*** Material for this task ***
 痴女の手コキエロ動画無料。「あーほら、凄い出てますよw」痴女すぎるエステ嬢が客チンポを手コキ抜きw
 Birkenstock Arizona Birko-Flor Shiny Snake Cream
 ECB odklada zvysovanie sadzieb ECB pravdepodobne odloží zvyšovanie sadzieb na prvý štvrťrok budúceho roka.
*** End of Material for this task ***
*** Material for this task ***
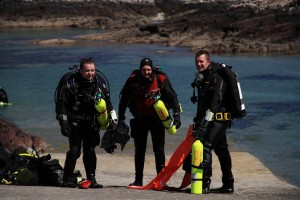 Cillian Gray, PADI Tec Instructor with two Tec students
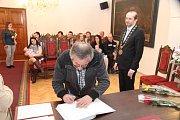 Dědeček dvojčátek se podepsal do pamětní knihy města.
*** End of Material for this task ***
Only the lines from the one containing "痴女の手コキエロ動画無料。「" through the one containing "ECB odklada zvysovanie" are to be retyped, both boundary lines included, with no other material.

 痴女の手コキエロ動画無料。「あーほら、凄い出てますよw」痴女すぎるエステ嬢が客チンポを手コキ抜きw
 Birkenstock Arizona Birko-Flor Shiny Snake Cream
 ECB odklada zvysovanie sadzieb ECB pravdepodobne odloží zvyšovanie sadzieb na prvý štvrťrok budúceho roka.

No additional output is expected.